Instruction >>
Render every line of the records below as a numbered list, skipping blank lines and omitting the pictures.

[Begin Supplied data]

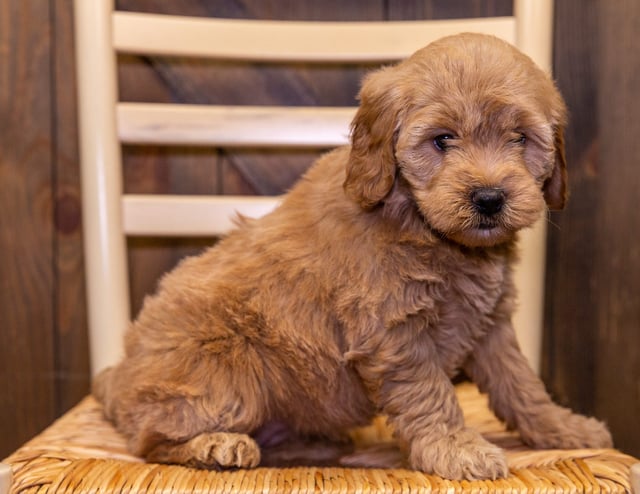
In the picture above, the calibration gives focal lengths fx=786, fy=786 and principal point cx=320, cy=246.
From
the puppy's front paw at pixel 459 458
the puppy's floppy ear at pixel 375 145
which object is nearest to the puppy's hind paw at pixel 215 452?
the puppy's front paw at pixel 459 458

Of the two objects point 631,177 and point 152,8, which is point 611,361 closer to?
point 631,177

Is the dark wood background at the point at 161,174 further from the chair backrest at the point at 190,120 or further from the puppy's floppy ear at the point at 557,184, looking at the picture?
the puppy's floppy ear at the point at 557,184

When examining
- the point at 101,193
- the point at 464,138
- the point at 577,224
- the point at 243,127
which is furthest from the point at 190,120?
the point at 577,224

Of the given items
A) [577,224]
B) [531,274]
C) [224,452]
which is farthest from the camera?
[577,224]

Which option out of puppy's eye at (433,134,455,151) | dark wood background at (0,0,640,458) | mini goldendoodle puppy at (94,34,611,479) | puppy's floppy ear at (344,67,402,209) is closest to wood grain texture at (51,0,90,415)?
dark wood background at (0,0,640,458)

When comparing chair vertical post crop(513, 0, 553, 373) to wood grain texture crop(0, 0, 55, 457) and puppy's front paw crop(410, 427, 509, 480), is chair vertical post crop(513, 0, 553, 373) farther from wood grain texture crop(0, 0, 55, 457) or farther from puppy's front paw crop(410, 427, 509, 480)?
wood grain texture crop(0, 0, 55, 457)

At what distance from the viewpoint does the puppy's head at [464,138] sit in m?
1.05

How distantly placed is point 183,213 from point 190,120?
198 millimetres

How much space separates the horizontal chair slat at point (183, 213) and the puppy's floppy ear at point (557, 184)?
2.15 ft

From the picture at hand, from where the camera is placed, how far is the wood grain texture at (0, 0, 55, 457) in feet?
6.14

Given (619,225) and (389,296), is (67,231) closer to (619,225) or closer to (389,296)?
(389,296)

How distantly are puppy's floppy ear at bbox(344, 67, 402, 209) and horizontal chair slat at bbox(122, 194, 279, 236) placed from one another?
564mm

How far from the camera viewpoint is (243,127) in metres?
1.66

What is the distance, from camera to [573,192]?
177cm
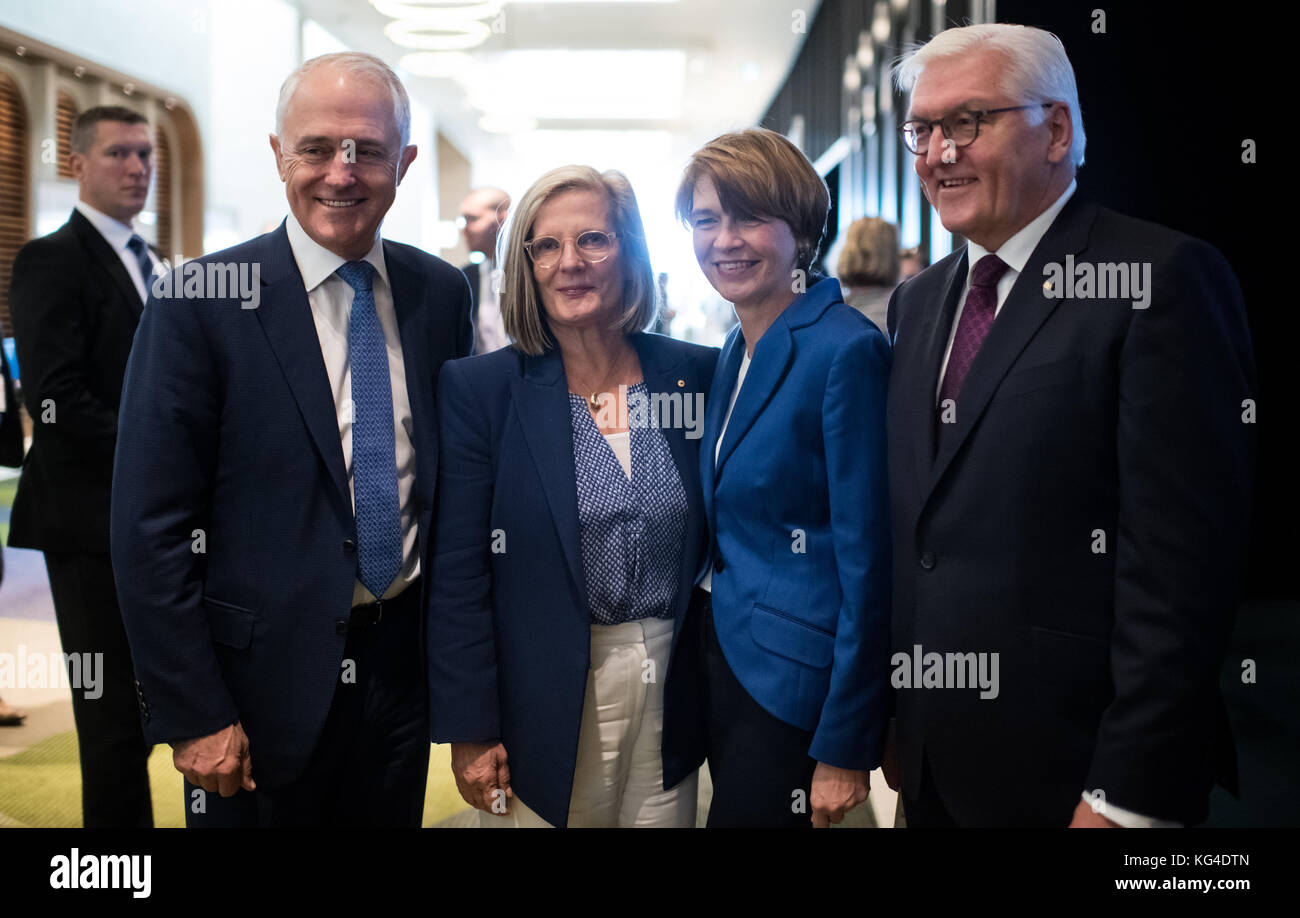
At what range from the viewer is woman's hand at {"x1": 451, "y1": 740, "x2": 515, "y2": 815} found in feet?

[End Supplied data]

Output of the task >>
1. In the picture above, the calibration gives focal lengths fx=786, fy=786 and principal point cx=320, cy=246.
2. From
3. the puppy's front paw at pixel 459 458
4. the puppy's floppy ear at pixel 375 145
5. which object is nearest to the puppy's hind paw at pixel 215 452?
6. the puppy's front paw at pixel 459 458
7. Of the two objects point 631,177 and point 152,8, which is point 611,361 closer to?
8. point 631,177
9. Is the dark wood background at the point at 161,174 further from the chair backrest at the point at 190,120 or further from the puppy's floppy ear at the point at 557,184, looking at the picture?
10. the puppy's floppy ear at the point at 557,184
11. When examining
12. - the point at 101,193
13. - the point at 464,138
14. - the point at 577,224
15. - the point at 243,127
16. which is furthest from the point at 190,120?
17. the point at 577,224
18. Of the given items
19. A) [577,224]
20. B) [531,274]
21. C) [224,452]
22. which is farthest from the camera?
23. [577,224]
24. Which option out of puppy's eye at (433,134,455,151) | dark wood background at (0,0,640,458) | mini goldendoodle puppy at (94,34,611,479) | puppy's floppy ear at (344,67,402,209) is closest to wood grain texture at (51,0,90,415)?
25. dark wood background at (0,0,640,458)
26. When comparing chair vertical post crop(513, 0, 553, 373) to wood grain texture crop(0, 0, 55, 457) and puppy's front paw crop(410, 427, 509, 480), is chair vertical post crop(513, 0, 553, 373) farther from wood grain texture crop(0, 0, 55, 457) or farther from puppy's front paw crop(410, 427, 509, 480)?
27. wood grain texture crop(0, 0, 55, 457)
28. At what distance from the viewpoint does the puppy's head at [464,138] sit in m?
29. 1.05
30. How distantly placed is point 183,213 from point 190,120?
31. 198 millimetres
32. How much space separates the horizontal chair slat at point (183, 213) and the puppy's floppy ear at point (557, 184)?
33. 2.15 ft
34. From the picture at hand, from where the camera is placed, how far is the wood grain texture at (0, 0, 55, 457) in feet?
35. 6.14
36. Given (619,225) and (389,296), is (67,231) closer to (619,225) or closer to (389,296)?
37. (389,296)
38. How distantly are puppy's floppy ear at bbox(344, 67, 402, 209) and horizontal chair slat at bbox(122, 194, 279, 236) placed from one another?
39. 564mm
40. How far from the camera viewpoint is (243,127) in metres?
41. 1.66
42. What is the distance, from camera to [573,192]?
43. 177cm
44. At what range from the viewer is woman's hand at {"x1": 451, "y1": 740, "x2": 515, "y2": 815} found in feet?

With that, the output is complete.